Наоко крепче прижалась телом к моей руке.
— Вот бы было здорово.
Когда мы вдвоем вернулись в кафе, было без малого три. Рэйко читала книгу и слушала по FM 2-й концерт Брамса для рояля с оркестром. Картина была весьма впечатляющая : на краю поля, где, сколько ни гляди, не увидеть было даже тени человека, слышалось, как радио FM играет Брамса. Рэйко насвистывала себе под нос партию виолончели из третьей части.
— Backhaus Bohm, — сказала Рэйко. — Я когда-то эту пластинку заигрывала чуть не до дыр. Заиграла, говорю вам, напрочь. От нотки до нотки слушала.

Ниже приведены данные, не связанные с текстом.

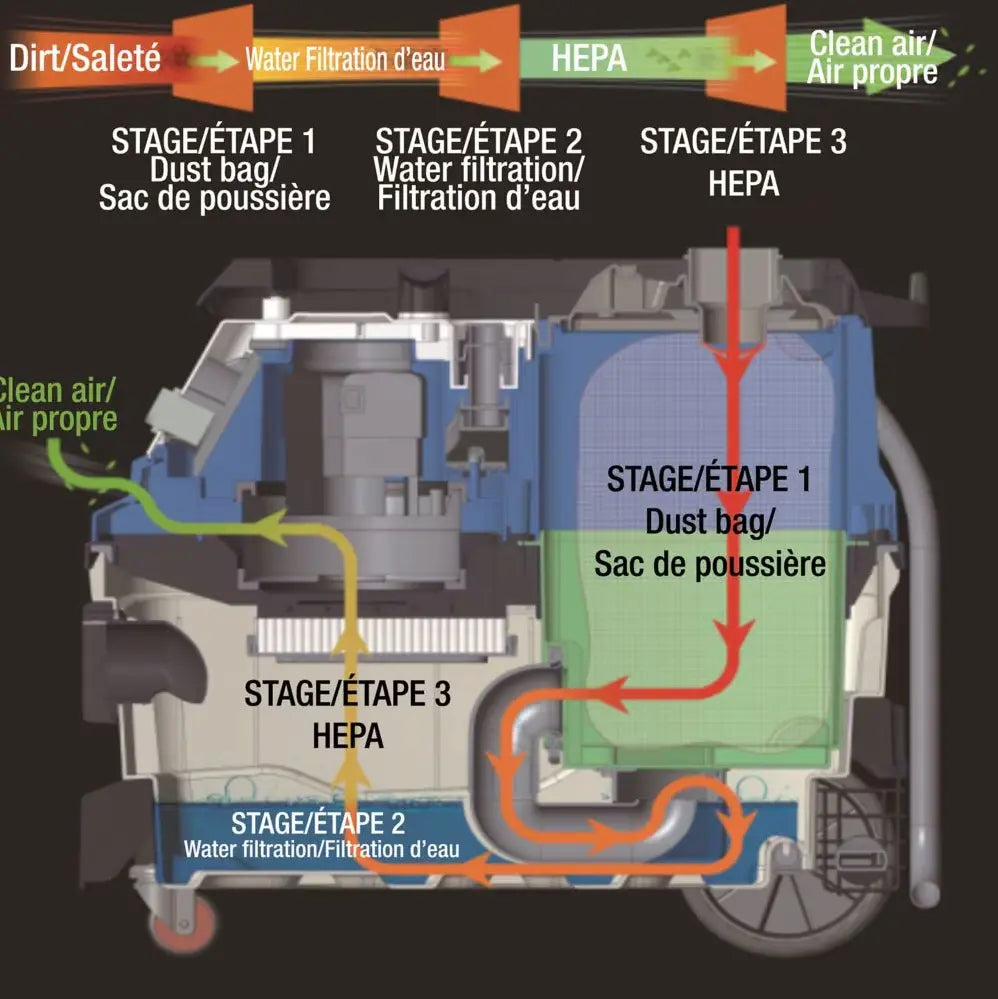 Dirt/Saleté
Water Filtration d'eau
HEPA
Clean air/
Air propre

STAGE/ÉTAPE 1
Dust bag/
Sac de poussière

STAGE/ÉTAPE 2
Water filtration/
Filtration d'eau

STAGE/ÉTAPE 3
HEPA

Clean air/
Air propre

STAGE/ÉTAPE 1
Dust bag/
Sac de poussière

STAGE/ÉTAPE 3
HEPA

STAGE/ÉTAPE 2
Water filtration/Filtration d'eau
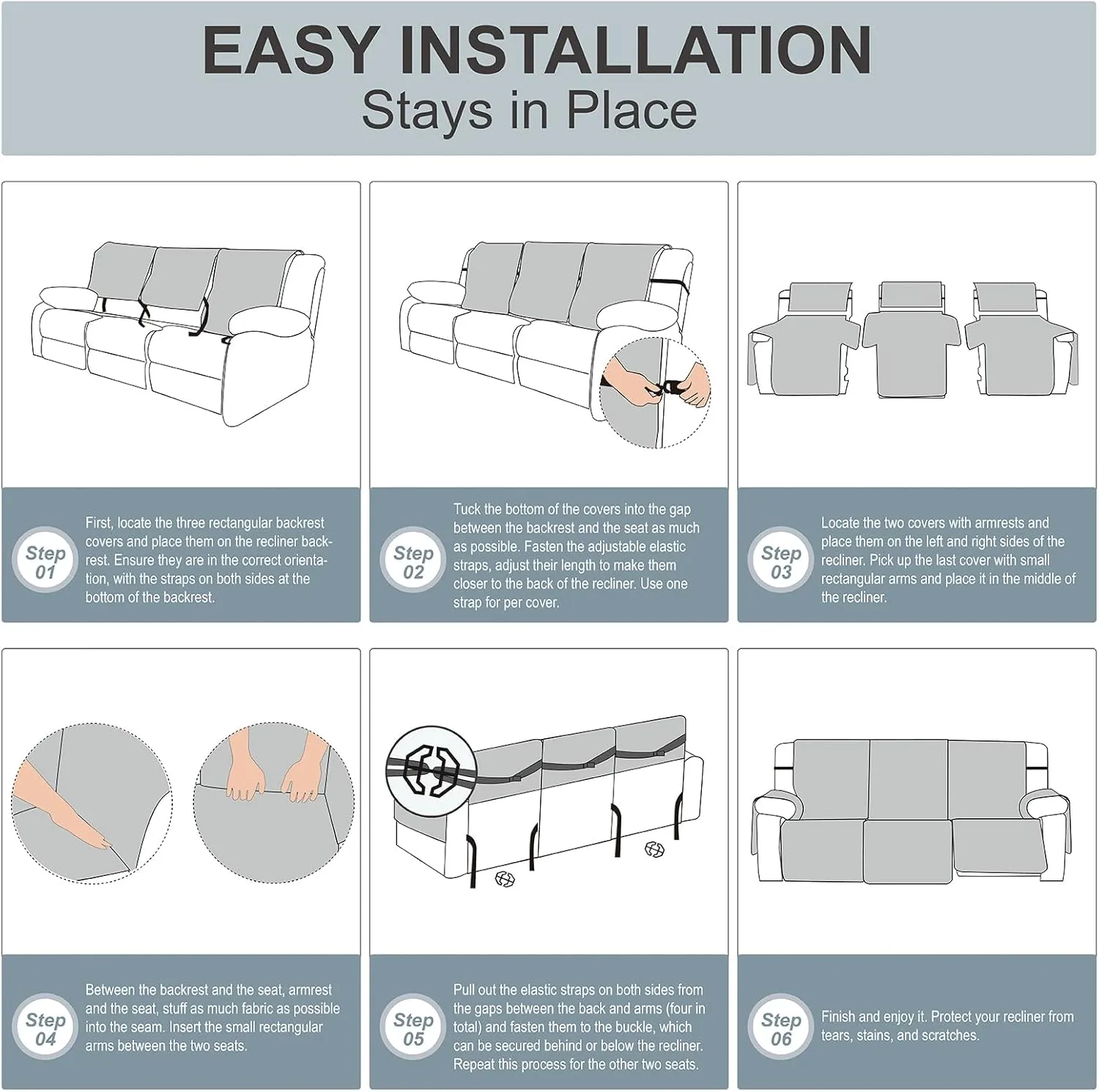 EASY INSTALLATION
Stays in Place

Step 01

First, locate the three rectangular backrest covers and place them on the recliner backrest. Ensure they are in the correct orientation, with the straps on both sides at the bottom of the backrest.

Step 02

Tuck the bottom of the covers into the gap between the backrest and the seat as much as possible. Fasten the adjustable elastic straps, adjust their length to make them closer to the back of the recliner. Use one strap for per cover.

Step 03

Locate the two covers with armrests and place them on the left and right sides of the recliner. Pick up the last cover with small rectangular arms and place it in the middle of the recliner.

Step 04

Between the backrest and the seat, armrest and the seat, stuff as much fabric as possible into the seam. Insert the small rectangular arms between the two seats.

Step 05

Pull out the elastic straps on both sides from the gaps between the back and arms (four in total) and fasten them to the buckle, which can be secured behind or below the recliner. Repeat this process for the other two seats.

Step 06

Finish and enjoy it. Protect your recliner from tears, stains, and scratches.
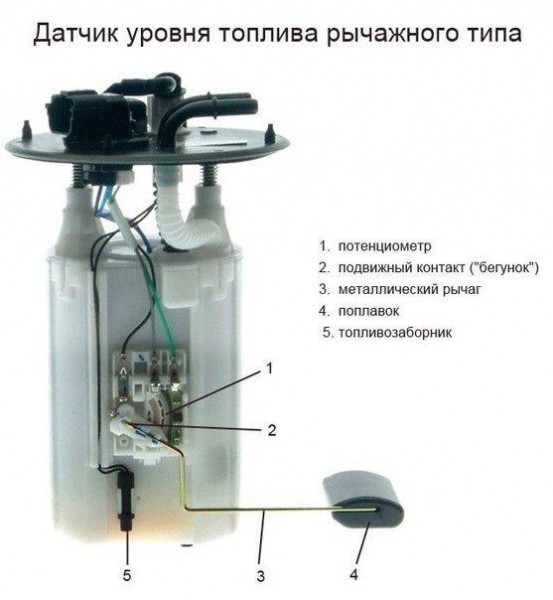 Датчик уровня топлива рычажного типа

1. потенциометр
2. подвижный контакт ("бегунок")
3. металлический рычаг
4. поплавок
5. топливозаборник

1
2
5
3
4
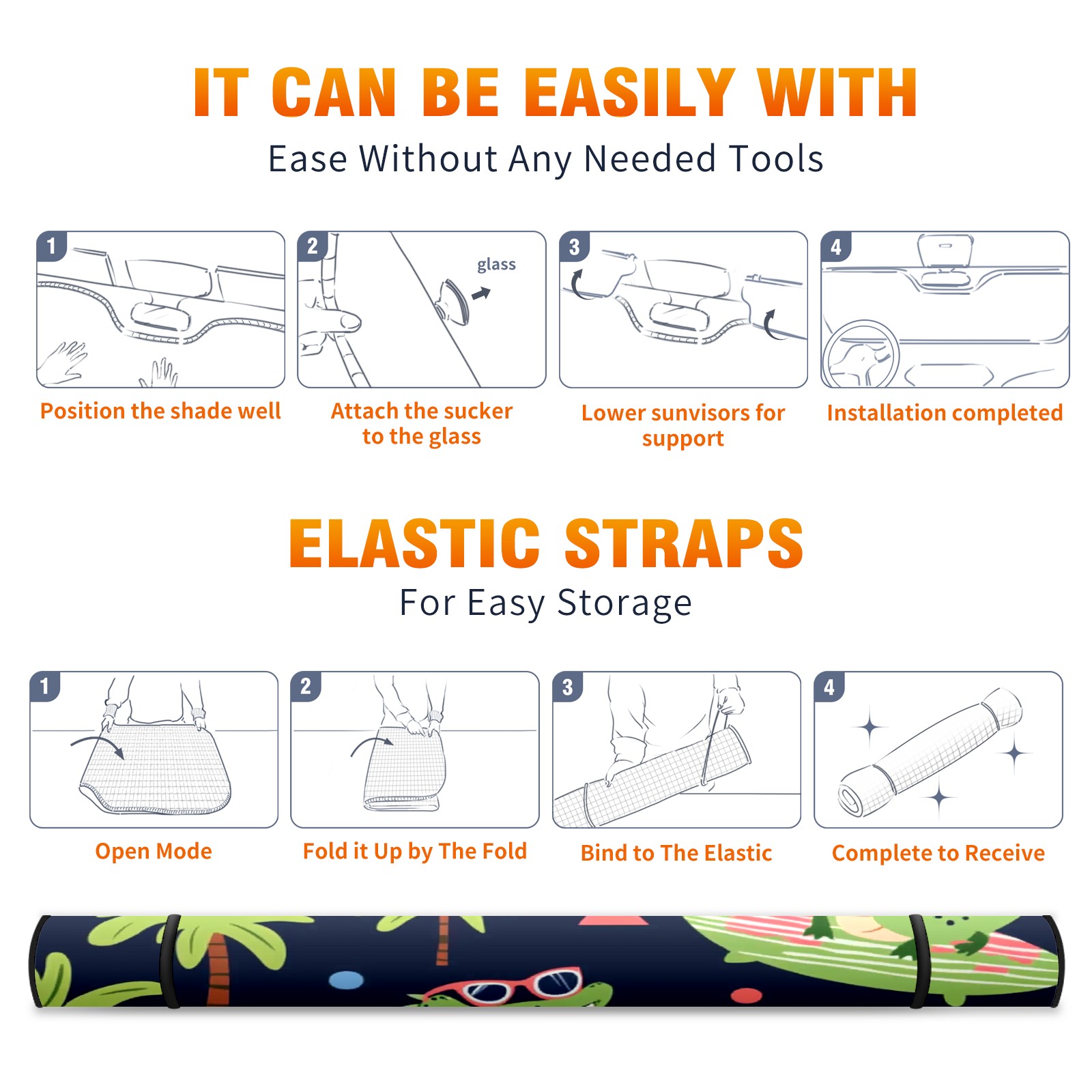 IT CAN BE EASILY WITH
Ease Without Any Needed Tools

1
Position the shade well

2
glass
Attach the sucker to the glass

3
Lower sunvisors for support

4
Installation completed

ELASTIC STRAPS
For Easy Storage

1
Open Mode

2
Fold it Up by The Fold

3
Bind to The Elastic

4
Complete to Receive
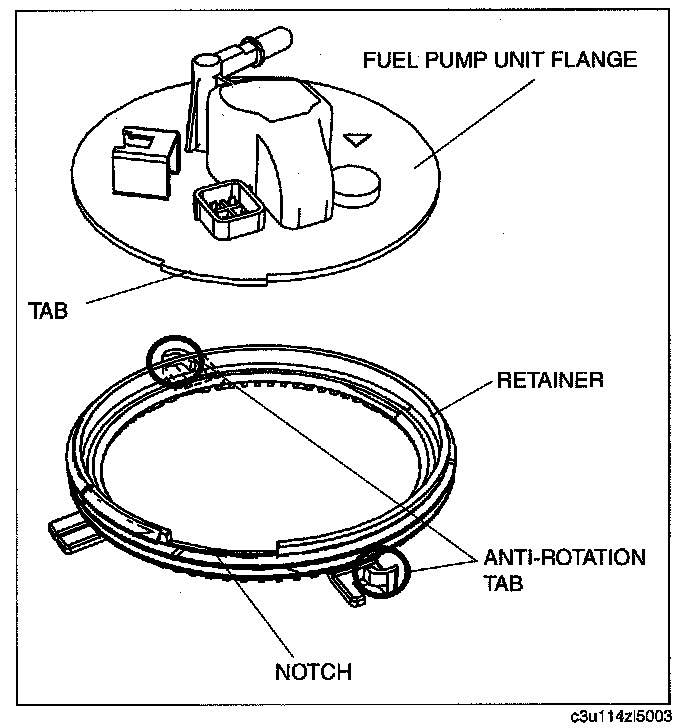 FUEL PUMP UNIT FLANGE

TAB

RETAINER

ANTI-ROTATION TAB

NOTCH

c3u114zl5003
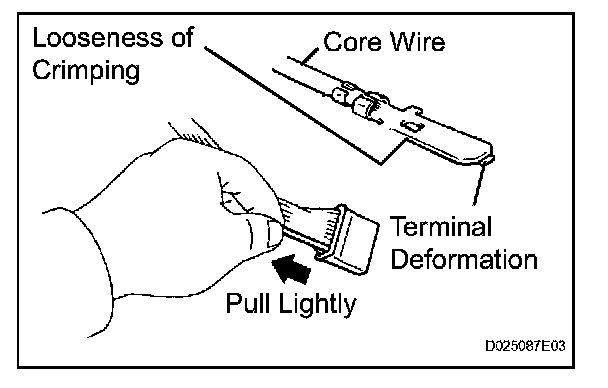 Looseness of Crimping

Core Wire

Terminal Deformation

Pull Lightly

D025087E03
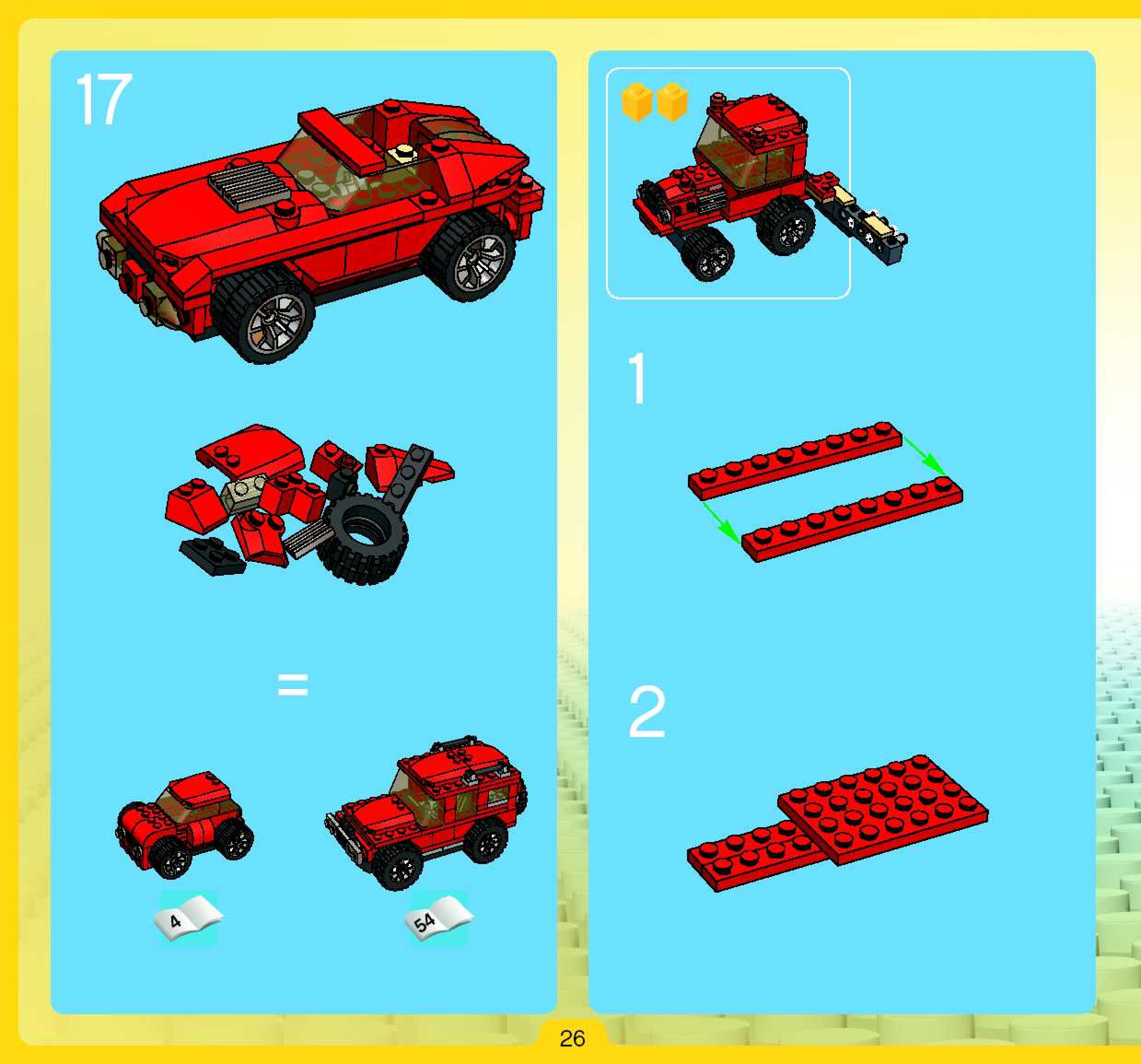 17

=

4

54

1

2

26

Точно языком слизывала.
Мы с Наоко заказали по горячему кофе.
— Наговорились? — спросила Рэйко у Наоко.
— Да, от души.
— Расскажешь все потом. Как он с ним управляется.
— Не делали мы ничего такого, — ответила Наоко, покраснев.
— Так прямо и ничего? — спросила Рэйко у меня.
— Ничего.
— Ну, так неинтересно, — разочарованно сказала Рэйко.
— И не говорите, — ответил я, отпивая кофе.
Во время ужина все было в точности, как вчера. Все было то же самое : и атмосфера, и звуки разговоров, и выражения лиц людей, только лишь меню поменялось.
Мужчина в белом, который рассказывал о выделении желудочного сока в условиях невесомости, на этот раз сел за столик, где мы сидели втроем, и все время ужина прорассуждал о связи между величиной и мыслительными способностями головного мозга.
Поедая некий «бифштекс по-гамбургски», мы слушали его рассказ об объеме мозга Бисмарка и Наполеона. Отодвинув тарелку, он на листе бумаги шариковой ручкой нарисовал для нас изображение мозга. Несколько раз он говорил : «Стоп, не то, вот тут ошибочка» и рисовал заново.
Закончив рисунок, он бережно спрятал лист бумаги в карман белого одеяния и положил ручку в нагрудный кармашек. В нагрудном кармашке у него было три шариковых ручки и карандаш, а также треугольная линейка. Закончив есть, он сказал в точности как вчера : «Здесь зимой хорошо. В следующий раз зимой непременно приезжайте» и исчез.
— Это доктор или пациент? — спросил я у Рэйко.
— А ты как думаешь?
— Да никак определить не могу. Но на нормального не похож.
— Доктор он, господин Мията его зовут, — сказала Наоко.
— Но из всех в этом месте он самый ненормальный. С кем хочешь буду спорить, — сказала Рэйко.
— Омура, тот что на воротах, тоже очень странный, да? — сказала Наоко.